[WHAT IS BEING ASKED] Starting at the line containing "Looking at the choices" and ending with the line containing "Observing the photo, is", copy the listing below with "choices" swapped for "options" and everything else kept the same. Leave the pictures out of your copy.

Collected data:
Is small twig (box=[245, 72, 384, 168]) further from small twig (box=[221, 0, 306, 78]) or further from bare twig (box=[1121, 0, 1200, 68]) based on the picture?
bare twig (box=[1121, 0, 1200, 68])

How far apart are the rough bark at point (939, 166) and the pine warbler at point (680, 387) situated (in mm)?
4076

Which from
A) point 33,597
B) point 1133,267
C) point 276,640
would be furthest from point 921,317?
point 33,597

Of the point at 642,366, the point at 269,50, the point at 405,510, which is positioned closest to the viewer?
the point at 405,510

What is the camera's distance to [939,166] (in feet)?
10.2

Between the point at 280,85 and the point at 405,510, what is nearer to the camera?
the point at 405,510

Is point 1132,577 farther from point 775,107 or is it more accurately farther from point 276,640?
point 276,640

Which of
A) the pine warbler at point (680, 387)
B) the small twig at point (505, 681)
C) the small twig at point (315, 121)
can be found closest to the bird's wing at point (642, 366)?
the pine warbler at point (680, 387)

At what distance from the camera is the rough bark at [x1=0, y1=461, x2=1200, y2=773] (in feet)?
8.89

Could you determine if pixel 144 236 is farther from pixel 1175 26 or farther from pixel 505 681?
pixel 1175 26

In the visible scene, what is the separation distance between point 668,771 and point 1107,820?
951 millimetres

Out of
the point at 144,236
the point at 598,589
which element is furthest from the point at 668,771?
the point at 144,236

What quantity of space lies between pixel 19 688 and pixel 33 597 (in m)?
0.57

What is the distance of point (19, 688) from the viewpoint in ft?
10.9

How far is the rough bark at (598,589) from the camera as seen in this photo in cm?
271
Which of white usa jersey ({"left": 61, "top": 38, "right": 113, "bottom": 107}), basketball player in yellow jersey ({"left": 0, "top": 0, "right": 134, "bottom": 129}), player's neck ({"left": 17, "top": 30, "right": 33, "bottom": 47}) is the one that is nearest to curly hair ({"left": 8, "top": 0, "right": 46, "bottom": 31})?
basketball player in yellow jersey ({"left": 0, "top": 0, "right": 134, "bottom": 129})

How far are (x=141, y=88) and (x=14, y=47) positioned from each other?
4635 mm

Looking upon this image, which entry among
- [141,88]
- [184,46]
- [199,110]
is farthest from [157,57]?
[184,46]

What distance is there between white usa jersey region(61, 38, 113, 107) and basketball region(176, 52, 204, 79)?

...

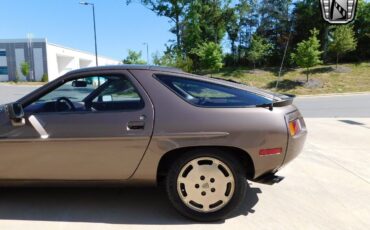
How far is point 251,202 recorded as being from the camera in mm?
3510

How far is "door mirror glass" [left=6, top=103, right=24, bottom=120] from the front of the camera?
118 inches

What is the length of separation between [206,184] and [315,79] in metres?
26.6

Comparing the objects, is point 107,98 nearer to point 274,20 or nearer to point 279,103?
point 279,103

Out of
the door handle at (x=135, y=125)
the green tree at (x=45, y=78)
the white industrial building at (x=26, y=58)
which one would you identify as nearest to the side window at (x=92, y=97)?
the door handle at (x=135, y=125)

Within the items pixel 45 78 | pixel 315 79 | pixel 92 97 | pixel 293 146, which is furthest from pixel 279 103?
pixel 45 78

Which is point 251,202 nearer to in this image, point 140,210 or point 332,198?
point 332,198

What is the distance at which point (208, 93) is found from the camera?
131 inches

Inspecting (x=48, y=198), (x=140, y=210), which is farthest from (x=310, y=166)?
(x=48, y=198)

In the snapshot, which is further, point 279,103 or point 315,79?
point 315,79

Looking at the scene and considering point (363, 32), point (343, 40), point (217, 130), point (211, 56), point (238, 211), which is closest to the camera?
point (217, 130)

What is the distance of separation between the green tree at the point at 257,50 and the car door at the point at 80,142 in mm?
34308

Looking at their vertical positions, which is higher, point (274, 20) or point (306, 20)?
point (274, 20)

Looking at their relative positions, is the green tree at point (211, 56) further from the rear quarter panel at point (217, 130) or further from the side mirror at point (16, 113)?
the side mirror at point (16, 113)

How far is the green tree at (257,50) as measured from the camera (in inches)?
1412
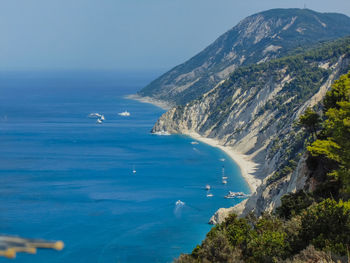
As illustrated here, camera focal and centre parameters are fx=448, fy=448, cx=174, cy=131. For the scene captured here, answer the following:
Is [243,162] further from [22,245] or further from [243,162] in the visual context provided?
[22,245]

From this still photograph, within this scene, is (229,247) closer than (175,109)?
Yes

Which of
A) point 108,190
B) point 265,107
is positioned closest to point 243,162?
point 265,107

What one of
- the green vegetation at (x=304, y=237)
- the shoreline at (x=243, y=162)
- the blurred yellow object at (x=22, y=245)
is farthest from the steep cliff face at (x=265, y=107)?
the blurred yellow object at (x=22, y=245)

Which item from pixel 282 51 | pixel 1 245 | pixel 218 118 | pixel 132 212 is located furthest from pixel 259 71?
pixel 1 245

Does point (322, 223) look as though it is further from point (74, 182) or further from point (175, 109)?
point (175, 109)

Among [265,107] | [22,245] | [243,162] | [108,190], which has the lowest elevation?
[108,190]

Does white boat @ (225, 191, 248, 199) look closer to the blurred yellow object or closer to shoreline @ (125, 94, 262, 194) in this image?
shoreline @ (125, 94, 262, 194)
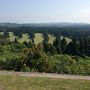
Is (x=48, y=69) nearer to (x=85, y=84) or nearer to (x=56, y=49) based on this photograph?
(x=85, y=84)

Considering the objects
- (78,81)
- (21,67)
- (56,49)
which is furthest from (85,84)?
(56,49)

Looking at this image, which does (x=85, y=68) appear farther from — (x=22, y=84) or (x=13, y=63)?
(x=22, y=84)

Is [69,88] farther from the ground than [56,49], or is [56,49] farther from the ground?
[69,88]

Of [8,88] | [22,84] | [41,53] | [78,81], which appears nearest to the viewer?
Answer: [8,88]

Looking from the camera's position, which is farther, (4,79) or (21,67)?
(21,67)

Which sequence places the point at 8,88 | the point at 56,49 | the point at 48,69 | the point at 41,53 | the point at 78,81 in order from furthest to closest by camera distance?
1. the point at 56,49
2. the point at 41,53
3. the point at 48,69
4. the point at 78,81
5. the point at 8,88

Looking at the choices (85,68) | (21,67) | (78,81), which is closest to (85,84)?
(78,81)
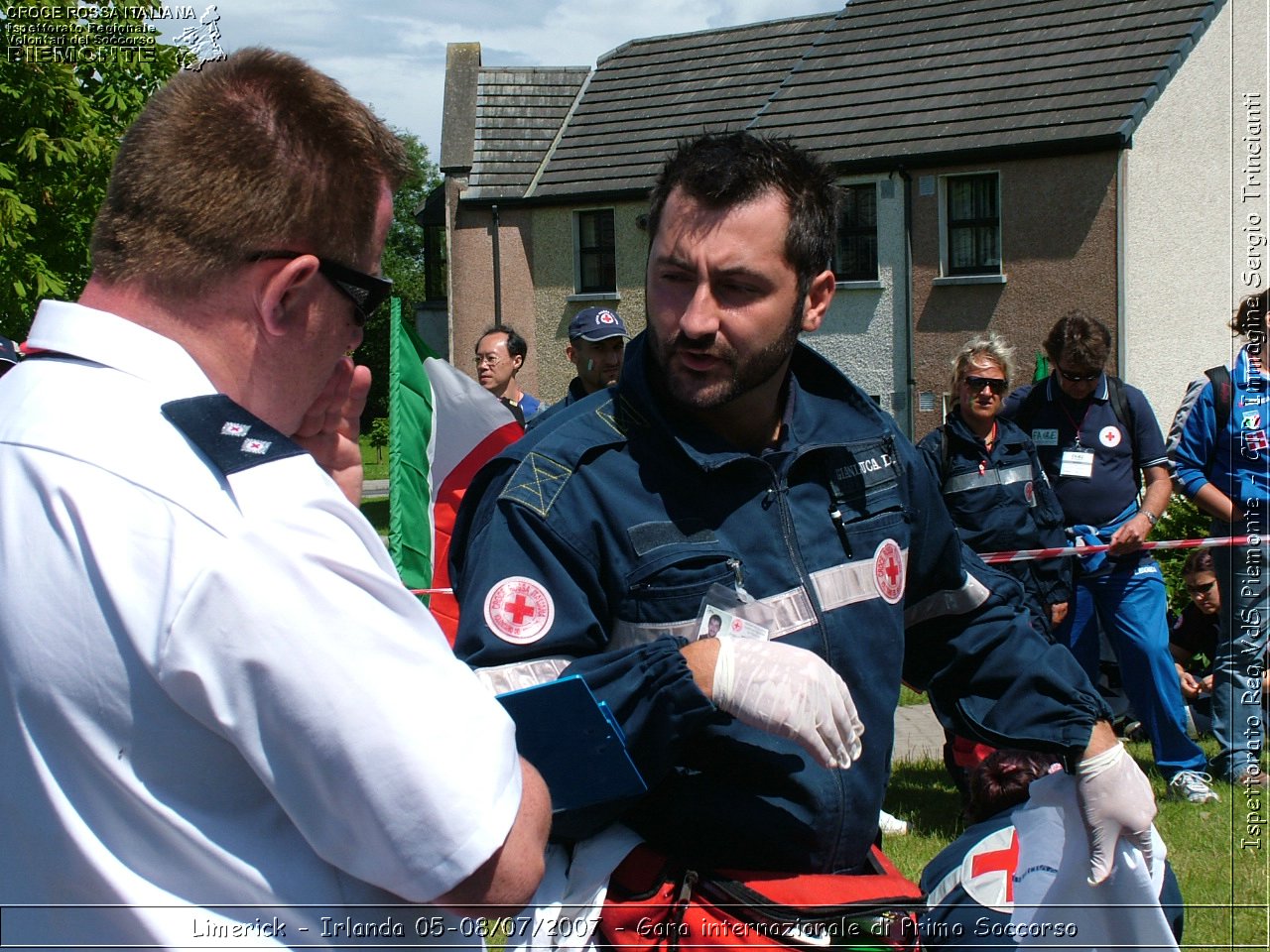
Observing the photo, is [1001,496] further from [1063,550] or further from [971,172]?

[EXERCISE RESPONSE]
Looking at the options (85,68) | (21,67) | (78,81), which is closest to (85,84)?
(78,81)
Observing the photo, is [1001,496] further from [1063,550] or further from [971,172]?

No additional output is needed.